April 06, 1991|By J. L. Conklin

The Phoenix Repertory Dance Co., under the artistic direction of Carol Hess, nicely padded its already well-stocked repertoire of works with two company premieres -- one by New York City choreographer David Rousseve, "Caged Bird Singing in the Pale Moonlight," and one by resident choreographer Douglas Hamby, "Quintet."

Both recently acquired and older works were shown when the company, based at the University of Maryland Baltimore County, performed a program of seven dances Thursday and last night at the UMBC Theatre.

Mr. Rousseve's "Caged Bird" is a hot and steamy number vaguely reminiscent of Tennessee Williams. Sandra Lacey and Mr. Hamby are a magnetic couple whose aggressive couplings are contrasted by a chorus of four women who recite, with deadpan delivery, lyrics of the song, "Stop in the Name of Love," and Elvis Presley crooning, "Are You Lonesome Tonight?"

At once humorous and pathetic, the couple get too much of one another and yet not enough.

"Quintet," a work for five women, trimly followed the roving score by

Scott Pinder.

Full of turns, spins, quick drops of weight and long extended limbs, the dance's four sections have a strong kinetic appeal.
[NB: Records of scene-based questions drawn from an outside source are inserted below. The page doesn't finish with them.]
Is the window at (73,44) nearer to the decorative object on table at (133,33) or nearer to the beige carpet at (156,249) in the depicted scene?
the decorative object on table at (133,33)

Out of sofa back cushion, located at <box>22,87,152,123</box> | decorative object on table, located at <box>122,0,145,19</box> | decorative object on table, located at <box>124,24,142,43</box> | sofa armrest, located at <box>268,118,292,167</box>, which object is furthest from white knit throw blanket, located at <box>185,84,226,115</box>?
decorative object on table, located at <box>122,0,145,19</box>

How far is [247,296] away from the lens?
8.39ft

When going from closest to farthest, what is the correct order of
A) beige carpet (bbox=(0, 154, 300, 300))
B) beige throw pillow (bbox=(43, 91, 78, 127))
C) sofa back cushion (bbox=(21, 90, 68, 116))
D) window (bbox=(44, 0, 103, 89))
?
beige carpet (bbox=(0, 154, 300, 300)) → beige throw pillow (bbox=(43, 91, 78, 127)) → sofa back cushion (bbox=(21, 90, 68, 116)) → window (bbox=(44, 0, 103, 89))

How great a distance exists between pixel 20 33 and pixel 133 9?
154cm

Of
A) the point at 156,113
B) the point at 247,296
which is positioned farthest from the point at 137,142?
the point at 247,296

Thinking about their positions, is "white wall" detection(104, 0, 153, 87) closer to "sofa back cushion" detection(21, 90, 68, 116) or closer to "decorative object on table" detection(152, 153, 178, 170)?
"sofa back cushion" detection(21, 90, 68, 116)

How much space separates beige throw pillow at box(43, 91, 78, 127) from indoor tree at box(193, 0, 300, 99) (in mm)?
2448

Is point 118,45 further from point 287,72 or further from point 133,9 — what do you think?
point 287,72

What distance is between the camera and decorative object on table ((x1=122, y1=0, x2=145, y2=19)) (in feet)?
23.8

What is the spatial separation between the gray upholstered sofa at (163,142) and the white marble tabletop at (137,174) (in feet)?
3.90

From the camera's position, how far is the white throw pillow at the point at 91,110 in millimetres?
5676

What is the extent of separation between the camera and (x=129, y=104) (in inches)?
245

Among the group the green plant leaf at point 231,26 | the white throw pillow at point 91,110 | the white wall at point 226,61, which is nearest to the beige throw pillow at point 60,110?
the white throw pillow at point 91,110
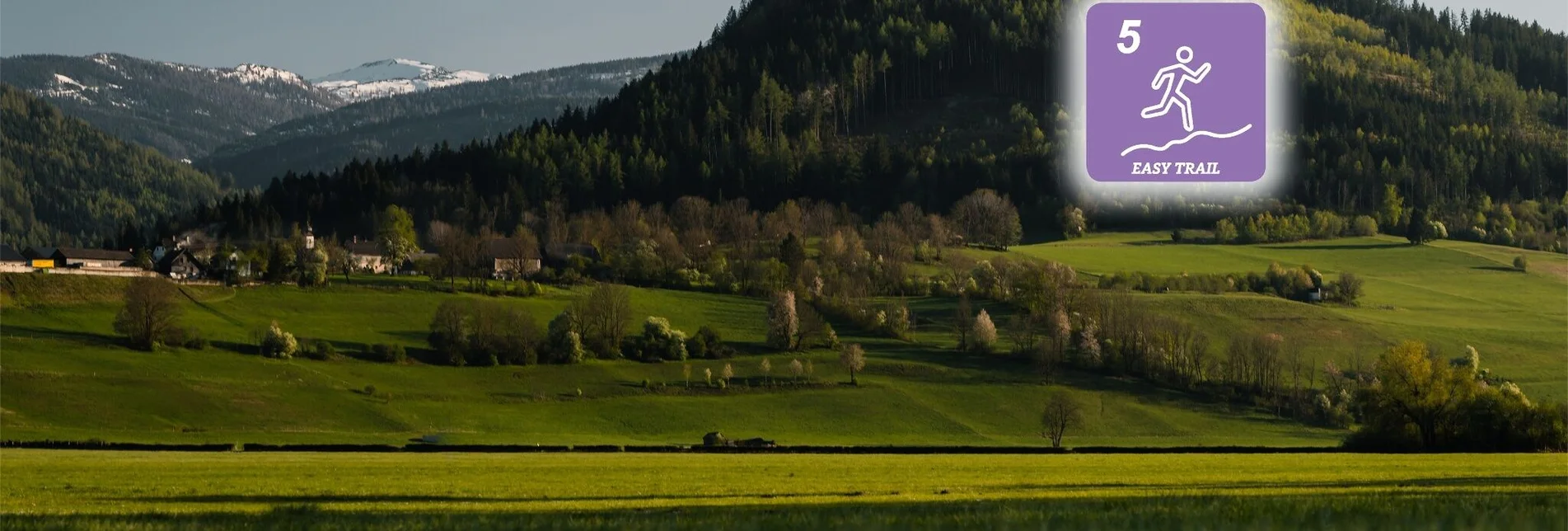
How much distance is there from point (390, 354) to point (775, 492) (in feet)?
310

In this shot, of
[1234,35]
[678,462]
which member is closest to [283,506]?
[678,462]

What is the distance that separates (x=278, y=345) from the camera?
122750 millimetres

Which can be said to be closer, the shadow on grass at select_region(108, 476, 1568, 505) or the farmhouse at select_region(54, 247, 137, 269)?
the shadow on grass at select_region(108, 476, 1568, 505)

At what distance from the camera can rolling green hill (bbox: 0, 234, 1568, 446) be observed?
10081 centimetres

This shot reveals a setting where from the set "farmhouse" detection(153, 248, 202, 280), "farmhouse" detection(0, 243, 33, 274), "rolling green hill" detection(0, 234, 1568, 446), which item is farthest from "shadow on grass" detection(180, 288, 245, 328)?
"farmhouse" detection(153, 248, 202, 280)

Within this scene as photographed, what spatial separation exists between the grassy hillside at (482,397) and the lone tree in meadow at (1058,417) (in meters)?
1.73

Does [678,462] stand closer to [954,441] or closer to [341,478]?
[341,478]

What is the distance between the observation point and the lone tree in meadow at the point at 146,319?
392ft

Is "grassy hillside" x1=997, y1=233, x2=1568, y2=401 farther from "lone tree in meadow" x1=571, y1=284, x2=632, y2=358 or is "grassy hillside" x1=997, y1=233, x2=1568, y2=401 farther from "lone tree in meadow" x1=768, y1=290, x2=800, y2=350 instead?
"lone tree in meadow" x1=571, y1=284, x2=632, y2=358

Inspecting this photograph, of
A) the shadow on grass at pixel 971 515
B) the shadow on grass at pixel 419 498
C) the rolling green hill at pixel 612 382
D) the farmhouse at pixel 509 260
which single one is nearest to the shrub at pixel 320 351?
the rolling green hill at pixel 612 382

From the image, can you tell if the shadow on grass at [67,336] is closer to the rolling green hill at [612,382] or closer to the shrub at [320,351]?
the rolling green hill at [612,382]

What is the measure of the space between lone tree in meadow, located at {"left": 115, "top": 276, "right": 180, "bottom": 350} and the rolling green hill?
170 centimetres

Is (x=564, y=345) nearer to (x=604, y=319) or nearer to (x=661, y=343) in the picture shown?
(x=604, y=319)

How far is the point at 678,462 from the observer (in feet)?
185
One of Phoenix's strengths is dancer Sandra Lacey.

Her solo performance of a woman possessed in Daniel West's "He Made her Do It" was a tour de force. One senses that she knows what's normal but just can't curb her movements.

But even out of whack, Ms. Lacey's dancing is totally controlled.

A final performance is scheduled for 8 o'clock tonight at UMBC.